Controversial research has suggested that even people with Type 2 diabetes who aren’t obese may benefit from surgery.
This is because weight loss surgery often improves Type 2 diabetes, even before patients start to lose weight. The rapid remission of Type 2 diabetes after gastric bypass surgery — independent of weight loss — is one of the most enticing discoveries about weight loss surgery. Why this occurs is a subject of current research.
Some researchers believe it is due to GLP-1, a hormone made in the lower small intestine that helps with blood glucose control and weight loss. The diabetes medication exenatide (Byetta) works by behaving like GLP-1. Studies have shown that blood GLP-1 levels increase after weight loss surgery.
Solving the mystery of how weight loss surgery puts Type 2 diabetes into remission could provide the basis for powerful new diabetes medications. In the absence of such a breakthrough, the question at the heart of the debate is: Who stands to benefit the most from surgery, and who should stick with a more traditional treatment of diet, exercise, and medication?
Weight loss surgery has to work in tandem with lifestyle changes. It reduces portion size, causes some malabsorption of calories and alters some of the hormones. However, it is not a “magic bullet”. The 60-80% of excess weight loss it achieves over a 12-18 month period allows someone who has been struggling with obesity the time to modify their diet and exercise to achieve a healthy lifestyle.
What are the downsides?
Weight loss surgery has a much higher upfront costs compared to medication and lifestyle modification. However, those costs can be recouped in as little as four years in patients with Type 2 diabetes.
Long-term follow-up is necessary. Patients are advised to take regular vitamin and mineral supplements to prevent micronutrient deficiencies and bone disease. To avoid this, I typically review my patients at least yearly.

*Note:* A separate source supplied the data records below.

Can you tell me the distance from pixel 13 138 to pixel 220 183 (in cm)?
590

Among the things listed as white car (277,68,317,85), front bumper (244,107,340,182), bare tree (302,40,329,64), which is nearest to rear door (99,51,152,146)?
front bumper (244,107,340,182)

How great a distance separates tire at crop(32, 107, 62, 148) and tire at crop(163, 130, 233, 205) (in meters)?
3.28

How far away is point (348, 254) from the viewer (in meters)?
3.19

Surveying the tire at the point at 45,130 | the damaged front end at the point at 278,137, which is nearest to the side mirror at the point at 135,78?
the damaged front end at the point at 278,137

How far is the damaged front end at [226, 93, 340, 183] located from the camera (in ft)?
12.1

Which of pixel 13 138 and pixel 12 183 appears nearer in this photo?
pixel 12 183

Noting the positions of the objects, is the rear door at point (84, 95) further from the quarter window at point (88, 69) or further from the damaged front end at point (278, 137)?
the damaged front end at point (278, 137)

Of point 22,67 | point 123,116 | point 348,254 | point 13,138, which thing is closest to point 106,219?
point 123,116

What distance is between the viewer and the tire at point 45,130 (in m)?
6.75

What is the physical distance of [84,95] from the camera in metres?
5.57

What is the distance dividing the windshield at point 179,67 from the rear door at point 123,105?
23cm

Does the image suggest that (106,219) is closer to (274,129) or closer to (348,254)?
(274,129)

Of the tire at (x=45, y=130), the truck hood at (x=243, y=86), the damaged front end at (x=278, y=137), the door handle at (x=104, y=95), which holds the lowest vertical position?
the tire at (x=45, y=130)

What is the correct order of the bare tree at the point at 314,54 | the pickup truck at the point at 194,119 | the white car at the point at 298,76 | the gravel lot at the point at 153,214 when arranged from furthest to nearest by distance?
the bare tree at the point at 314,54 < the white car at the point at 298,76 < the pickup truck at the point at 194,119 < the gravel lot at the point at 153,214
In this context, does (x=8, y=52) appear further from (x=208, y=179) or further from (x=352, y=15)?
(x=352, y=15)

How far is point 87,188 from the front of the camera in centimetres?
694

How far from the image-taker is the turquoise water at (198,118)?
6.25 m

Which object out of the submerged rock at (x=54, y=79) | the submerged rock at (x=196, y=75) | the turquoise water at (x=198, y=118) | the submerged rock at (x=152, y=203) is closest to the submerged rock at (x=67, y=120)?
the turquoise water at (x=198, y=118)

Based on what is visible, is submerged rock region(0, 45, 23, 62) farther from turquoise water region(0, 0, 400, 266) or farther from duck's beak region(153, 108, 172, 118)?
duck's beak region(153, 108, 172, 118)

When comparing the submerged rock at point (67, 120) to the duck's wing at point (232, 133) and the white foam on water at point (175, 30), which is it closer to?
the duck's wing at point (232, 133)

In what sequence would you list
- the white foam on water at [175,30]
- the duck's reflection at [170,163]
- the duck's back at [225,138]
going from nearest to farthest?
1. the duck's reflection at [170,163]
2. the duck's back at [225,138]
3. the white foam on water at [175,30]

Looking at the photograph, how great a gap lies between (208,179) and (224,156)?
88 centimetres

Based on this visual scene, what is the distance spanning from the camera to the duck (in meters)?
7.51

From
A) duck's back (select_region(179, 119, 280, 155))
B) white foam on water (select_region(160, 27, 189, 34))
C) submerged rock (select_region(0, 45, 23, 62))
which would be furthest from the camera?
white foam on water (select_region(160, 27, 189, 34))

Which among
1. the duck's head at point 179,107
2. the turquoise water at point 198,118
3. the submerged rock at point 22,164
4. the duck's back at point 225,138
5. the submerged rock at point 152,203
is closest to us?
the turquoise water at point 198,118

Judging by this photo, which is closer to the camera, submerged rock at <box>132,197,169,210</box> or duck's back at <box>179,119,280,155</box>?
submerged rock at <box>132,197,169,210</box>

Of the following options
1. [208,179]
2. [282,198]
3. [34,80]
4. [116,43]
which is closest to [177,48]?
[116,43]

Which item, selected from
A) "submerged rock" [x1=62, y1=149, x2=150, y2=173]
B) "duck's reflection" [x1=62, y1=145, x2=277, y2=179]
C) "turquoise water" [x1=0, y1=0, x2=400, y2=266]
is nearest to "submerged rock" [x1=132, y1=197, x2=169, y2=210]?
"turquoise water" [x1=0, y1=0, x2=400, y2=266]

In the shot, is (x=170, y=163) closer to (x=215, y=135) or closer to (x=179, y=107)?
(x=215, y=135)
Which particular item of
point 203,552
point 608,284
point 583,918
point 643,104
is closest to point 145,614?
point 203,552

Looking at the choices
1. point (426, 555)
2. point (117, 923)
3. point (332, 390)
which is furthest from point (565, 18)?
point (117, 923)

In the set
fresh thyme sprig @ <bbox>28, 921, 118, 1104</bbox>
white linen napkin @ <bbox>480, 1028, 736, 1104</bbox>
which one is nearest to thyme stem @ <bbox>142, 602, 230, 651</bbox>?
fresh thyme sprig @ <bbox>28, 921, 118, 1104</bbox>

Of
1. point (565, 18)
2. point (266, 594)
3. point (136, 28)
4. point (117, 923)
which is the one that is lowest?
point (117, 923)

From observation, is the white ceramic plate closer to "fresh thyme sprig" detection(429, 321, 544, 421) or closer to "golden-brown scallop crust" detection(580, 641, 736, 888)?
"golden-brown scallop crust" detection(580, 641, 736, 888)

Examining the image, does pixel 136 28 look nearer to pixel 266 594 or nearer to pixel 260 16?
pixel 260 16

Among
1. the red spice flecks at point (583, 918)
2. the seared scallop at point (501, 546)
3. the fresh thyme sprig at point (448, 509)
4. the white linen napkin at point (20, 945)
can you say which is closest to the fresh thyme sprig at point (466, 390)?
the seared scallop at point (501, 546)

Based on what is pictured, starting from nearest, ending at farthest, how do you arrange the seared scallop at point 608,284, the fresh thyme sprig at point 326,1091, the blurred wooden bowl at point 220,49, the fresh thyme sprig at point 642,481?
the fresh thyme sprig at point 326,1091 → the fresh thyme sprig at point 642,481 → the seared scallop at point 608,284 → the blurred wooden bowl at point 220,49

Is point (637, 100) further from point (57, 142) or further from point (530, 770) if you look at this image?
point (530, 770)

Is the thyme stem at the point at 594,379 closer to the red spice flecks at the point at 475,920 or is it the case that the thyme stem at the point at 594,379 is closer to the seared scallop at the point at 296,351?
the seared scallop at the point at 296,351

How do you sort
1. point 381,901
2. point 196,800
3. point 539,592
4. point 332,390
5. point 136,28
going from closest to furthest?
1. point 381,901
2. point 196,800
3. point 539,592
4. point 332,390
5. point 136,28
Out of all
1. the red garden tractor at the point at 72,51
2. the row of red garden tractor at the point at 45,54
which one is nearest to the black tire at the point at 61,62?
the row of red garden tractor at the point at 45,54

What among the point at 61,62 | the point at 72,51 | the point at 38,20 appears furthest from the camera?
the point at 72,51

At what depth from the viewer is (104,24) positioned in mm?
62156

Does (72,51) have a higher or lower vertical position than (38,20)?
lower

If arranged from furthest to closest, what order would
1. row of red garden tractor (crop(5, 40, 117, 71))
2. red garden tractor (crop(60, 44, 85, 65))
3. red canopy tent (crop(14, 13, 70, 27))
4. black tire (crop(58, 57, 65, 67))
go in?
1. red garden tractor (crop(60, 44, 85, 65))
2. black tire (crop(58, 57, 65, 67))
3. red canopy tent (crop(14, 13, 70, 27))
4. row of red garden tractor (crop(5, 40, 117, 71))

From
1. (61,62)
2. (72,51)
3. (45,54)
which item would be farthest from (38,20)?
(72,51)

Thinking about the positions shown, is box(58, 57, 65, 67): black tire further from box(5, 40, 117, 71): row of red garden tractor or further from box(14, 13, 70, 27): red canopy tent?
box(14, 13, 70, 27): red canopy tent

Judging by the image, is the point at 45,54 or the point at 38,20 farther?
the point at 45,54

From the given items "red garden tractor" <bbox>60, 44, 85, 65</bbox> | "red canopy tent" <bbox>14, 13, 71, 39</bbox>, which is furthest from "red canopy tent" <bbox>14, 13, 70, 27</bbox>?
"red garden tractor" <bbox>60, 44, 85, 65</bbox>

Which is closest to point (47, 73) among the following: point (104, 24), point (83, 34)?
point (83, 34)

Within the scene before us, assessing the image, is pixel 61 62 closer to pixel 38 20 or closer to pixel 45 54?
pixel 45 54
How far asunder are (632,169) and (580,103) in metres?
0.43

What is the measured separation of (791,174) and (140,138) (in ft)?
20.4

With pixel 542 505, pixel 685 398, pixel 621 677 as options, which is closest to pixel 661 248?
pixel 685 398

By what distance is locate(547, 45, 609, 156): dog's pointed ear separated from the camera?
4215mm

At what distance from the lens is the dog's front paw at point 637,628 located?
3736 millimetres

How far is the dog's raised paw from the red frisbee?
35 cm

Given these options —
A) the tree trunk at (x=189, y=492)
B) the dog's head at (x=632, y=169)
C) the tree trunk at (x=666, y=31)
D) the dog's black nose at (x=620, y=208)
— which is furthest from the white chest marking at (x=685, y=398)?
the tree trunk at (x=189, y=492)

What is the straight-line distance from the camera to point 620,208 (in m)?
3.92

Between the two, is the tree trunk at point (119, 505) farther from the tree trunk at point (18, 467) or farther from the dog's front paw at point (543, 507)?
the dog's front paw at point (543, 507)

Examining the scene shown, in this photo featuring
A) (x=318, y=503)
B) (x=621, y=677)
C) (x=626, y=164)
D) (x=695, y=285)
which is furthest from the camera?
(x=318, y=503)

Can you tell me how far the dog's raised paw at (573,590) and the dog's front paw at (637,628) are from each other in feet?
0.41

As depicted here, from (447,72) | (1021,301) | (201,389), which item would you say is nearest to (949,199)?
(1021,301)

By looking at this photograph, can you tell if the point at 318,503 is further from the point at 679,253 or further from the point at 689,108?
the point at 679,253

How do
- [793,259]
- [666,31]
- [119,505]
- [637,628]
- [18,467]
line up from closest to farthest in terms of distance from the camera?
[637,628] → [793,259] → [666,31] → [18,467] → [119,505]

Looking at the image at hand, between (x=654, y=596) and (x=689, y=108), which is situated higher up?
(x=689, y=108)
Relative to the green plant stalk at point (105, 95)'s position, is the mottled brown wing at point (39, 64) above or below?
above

As with any surgery, there is the risk of a surgical complication: bleeding, infection, leak, cardiac event, blood clot or damage to other organs. However for comparison, the overall level of risk for a gastric sleeve (the most commonly performed weight loss procedure) is similar to having a gallbladder removed and less than having a joint replacement. This has to be weighed against the risk of medical complications from the continued combination of obesity and Type 2 diabetes.
What’s the bottom line?
Weight loss surgery offers an opportunity for those with Type 2 diabetes to put their disease into remission. That is, living their day-to-day life with no medication, no insulin. With well-controlled blood sugars they reduce the damage being done to their eyes, kidneys, heart, blood vessels, teeth and nerves.
Patients now have an opportunity to decide if they want a lifetime of medical management or a surgical procedure.
I think people are entitled to be given a choice, to be educated about the possibilities that exist today.